Gene behind long-recognized mitochondrial disease has highly varied effects

For more than two decades, mutations in a gene located in the DNA of mitochondria have been classified as a mitochondrial disease and linked to a particular set of symptoms. However, according to new findings from researchers at Children’s Hospital of Philadelphia (CHOP), mutations in this gene, which encodes an essential part of the mitochondrial motor known as ATP synthase that generates cellular energy, are much more variable than previously thought. This prompts the need to develop more precise clinical tests that can better determine the course of treatment for patients affected by mitochondrial disorder. The study was published online on February 14 in the journal Human Mutation.

Mitochondria are structures found within human and animal cells that are responsible for energy production. Mitochondria contain 37 genes encoded in their own DNA (mtDNA) that are separate from the DNA found inside the nucleus of the cell. Variations in more than 350 different genes located across both nuclear and mitochondrial DNA are responsible for causing mitochondrial diseases, which can typically cause more than 16 different symptoms in each patient and affect multiple organs.

Mutations in the mtDNA-encoded ATP synthase membrane subunit 6 gene (MT-ATP6) are found in between 10 and 20 percent of cases of Leigh syndrome, a progressive brain disorder long recognized as a form of mitochondrial disease, and another recognizable condition known as neuropathy, ataxia, and retinitis pigmentosa (NARP) syndrome.

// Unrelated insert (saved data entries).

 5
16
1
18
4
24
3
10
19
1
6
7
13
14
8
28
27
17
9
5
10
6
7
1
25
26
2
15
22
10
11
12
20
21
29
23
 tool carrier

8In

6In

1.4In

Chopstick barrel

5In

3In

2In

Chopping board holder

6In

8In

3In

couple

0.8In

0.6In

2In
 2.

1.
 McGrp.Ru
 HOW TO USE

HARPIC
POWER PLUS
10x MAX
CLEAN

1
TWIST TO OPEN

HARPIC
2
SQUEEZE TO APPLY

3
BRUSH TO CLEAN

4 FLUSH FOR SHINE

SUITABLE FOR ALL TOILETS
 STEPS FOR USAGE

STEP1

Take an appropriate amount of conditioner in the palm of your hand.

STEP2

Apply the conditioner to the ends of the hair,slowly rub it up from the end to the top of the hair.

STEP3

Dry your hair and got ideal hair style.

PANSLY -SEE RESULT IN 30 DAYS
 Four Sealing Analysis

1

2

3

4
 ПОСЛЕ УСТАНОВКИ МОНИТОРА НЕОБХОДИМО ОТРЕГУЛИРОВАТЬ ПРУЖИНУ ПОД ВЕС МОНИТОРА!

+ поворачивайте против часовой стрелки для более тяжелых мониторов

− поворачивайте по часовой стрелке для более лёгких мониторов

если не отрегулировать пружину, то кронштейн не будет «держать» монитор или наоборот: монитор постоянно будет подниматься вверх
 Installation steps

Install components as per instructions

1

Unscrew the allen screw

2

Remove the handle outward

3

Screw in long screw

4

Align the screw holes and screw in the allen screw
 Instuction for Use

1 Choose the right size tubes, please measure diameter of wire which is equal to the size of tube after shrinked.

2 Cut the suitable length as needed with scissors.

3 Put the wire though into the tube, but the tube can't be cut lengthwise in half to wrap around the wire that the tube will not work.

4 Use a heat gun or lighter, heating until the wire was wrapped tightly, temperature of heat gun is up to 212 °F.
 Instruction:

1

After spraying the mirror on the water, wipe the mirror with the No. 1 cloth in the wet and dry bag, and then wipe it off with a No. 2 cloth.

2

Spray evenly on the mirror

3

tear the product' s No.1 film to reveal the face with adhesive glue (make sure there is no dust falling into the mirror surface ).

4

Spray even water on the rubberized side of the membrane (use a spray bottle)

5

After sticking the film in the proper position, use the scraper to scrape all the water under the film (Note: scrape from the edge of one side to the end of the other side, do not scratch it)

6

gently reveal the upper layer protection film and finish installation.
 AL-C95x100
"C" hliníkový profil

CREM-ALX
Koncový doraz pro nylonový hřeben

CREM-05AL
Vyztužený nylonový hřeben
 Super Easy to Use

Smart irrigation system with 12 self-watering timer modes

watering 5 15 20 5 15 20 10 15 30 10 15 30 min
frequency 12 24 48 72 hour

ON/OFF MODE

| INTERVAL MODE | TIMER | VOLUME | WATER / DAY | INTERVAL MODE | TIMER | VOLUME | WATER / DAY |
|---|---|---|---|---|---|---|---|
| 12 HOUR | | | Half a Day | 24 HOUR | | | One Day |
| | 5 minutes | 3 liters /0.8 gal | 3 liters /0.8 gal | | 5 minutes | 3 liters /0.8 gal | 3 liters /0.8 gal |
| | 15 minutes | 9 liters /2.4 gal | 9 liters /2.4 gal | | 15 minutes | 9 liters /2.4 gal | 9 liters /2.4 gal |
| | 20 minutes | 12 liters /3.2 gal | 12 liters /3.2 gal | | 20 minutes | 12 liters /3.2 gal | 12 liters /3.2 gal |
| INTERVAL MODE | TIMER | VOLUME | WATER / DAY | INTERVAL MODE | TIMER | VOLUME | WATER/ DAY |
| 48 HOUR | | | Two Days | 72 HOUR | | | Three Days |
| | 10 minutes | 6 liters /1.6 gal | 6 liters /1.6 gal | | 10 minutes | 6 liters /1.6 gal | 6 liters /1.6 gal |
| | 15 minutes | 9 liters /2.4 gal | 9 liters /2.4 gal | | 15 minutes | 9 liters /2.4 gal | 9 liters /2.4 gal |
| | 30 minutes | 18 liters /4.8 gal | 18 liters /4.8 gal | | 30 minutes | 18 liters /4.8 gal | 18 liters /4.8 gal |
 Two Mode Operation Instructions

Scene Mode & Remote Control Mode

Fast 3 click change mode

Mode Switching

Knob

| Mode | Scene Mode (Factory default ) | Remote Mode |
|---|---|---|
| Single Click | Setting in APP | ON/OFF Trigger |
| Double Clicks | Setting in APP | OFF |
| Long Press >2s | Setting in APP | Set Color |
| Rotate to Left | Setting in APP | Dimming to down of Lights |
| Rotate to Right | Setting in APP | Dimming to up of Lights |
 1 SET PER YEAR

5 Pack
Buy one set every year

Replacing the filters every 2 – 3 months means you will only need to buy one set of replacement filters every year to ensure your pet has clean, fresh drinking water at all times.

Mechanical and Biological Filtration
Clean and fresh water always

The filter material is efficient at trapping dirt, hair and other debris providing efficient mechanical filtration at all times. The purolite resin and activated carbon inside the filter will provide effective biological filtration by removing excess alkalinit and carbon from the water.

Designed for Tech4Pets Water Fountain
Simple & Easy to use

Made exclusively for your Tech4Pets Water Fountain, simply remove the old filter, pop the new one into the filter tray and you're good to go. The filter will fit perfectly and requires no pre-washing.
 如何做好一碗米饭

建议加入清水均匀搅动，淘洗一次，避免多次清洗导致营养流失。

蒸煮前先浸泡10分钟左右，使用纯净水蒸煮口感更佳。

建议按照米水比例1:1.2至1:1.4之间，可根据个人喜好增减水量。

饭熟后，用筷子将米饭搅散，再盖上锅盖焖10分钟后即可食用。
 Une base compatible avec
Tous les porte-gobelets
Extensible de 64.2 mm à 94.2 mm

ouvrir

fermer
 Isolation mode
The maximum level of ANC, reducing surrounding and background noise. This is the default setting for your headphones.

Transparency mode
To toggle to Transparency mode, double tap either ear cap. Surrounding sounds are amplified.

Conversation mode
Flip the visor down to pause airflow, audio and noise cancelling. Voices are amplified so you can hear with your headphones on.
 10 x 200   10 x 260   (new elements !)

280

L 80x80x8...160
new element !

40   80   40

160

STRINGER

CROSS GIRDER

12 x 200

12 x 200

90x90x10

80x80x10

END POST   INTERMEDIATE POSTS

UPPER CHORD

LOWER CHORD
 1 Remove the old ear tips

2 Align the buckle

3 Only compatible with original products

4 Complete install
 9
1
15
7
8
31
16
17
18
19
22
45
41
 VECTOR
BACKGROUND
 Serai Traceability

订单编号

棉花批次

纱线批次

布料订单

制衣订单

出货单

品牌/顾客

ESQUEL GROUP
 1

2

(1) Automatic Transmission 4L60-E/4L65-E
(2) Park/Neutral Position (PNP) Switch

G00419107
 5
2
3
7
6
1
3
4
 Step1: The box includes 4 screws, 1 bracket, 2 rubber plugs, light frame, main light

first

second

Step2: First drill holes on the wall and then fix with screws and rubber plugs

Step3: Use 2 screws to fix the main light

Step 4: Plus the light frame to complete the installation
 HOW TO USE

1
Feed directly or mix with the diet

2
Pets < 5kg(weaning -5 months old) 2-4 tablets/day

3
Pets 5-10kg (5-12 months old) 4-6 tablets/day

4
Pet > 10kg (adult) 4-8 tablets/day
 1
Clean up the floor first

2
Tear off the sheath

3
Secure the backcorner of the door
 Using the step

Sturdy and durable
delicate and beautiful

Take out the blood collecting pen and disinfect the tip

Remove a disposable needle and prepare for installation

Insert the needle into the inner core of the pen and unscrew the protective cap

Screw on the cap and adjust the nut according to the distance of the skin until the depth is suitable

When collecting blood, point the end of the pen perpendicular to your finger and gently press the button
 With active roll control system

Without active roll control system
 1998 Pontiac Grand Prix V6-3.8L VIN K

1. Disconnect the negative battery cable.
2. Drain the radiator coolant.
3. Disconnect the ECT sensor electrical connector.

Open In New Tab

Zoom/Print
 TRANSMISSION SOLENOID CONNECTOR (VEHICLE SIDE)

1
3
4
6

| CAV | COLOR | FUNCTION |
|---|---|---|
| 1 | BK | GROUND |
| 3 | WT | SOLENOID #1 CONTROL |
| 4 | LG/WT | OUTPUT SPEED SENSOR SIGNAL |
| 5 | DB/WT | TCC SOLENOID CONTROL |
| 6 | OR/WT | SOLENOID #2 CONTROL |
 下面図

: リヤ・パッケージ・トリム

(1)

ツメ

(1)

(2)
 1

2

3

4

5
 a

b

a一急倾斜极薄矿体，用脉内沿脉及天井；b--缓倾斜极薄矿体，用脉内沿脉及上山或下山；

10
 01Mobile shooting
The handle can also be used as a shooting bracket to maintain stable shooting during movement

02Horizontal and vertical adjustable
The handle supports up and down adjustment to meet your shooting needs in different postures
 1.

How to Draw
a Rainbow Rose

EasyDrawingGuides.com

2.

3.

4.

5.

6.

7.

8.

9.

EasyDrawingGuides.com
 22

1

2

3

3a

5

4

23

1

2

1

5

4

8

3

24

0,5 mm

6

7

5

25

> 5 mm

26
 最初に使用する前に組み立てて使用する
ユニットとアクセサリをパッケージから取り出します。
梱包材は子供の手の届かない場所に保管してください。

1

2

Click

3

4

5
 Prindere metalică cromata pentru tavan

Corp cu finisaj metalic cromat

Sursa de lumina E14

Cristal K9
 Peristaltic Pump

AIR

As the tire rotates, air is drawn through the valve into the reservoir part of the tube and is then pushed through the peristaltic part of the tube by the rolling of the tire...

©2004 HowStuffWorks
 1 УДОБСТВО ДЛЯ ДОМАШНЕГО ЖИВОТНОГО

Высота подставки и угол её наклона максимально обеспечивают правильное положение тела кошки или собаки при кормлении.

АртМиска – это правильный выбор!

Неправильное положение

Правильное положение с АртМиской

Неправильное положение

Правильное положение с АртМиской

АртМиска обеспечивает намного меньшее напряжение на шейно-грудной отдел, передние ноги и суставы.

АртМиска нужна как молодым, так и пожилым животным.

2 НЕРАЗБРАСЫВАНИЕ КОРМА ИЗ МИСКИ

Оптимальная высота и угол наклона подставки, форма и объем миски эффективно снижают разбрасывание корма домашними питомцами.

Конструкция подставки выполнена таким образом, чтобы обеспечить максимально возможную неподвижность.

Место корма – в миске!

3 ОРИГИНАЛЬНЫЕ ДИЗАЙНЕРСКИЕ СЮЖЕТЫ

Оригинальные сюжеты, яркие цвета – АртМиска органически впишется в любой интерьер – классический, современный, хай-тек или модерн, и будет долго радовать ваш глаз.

“We went into this study wanting to look at the more than 200 reported cases of mitochondrial disease with a MT-ATP6 mutation to better understand the clinical presentation of its many variants,” said study leader Rebecca Ganetzky, MD, an attending physician in the Mitochondrial Medicine Frontier Program at CHOP, and an assistant professor of Pediatrics in the Perelman School of Medicine at the University of Pennsylvania. “Patients with an MT-ATP6 mutation not only vary significantly in what symptoms they develop, but there has also been extensive variability in biochemistry analyses of their cells and tissues, making it difficult to apply any sort of universal diagnostic or treatment strategy for these patients.”

Ganetzky and her colleagues reviewed all of the 218 published cases of MT-ATP6 mitochondrial disease to-date to assess their variants and compare those findings with clinical and biochemical features of the disease. The authors also presented a new clinical case series of 14 additional patients with MT-ATP6 variants of uncertain significance or relation to their medical problems.

What the researchers ultimately found was that despite those having one common mutation, this is a particularly heterogeneous disease in terms of the sequence variations and clinical symptoms that may occur. The study identified a total of 34 variants within the MT-ATP6 mutation, where surprisingly no single biochemical feature was shared by all individuals with these variants.

“This study provides an important point of reference for patients in whom MT-ATP6 variants are discovered in diagnostic testing, as we now recognize just how variable this disease may be,” Ganetzky said. “We need to develop better ways to test for this disease, since the classical clinical syndromic presentations of NARP and Leigh syndrome are not sufficient to capture the problems present in all of these patients.”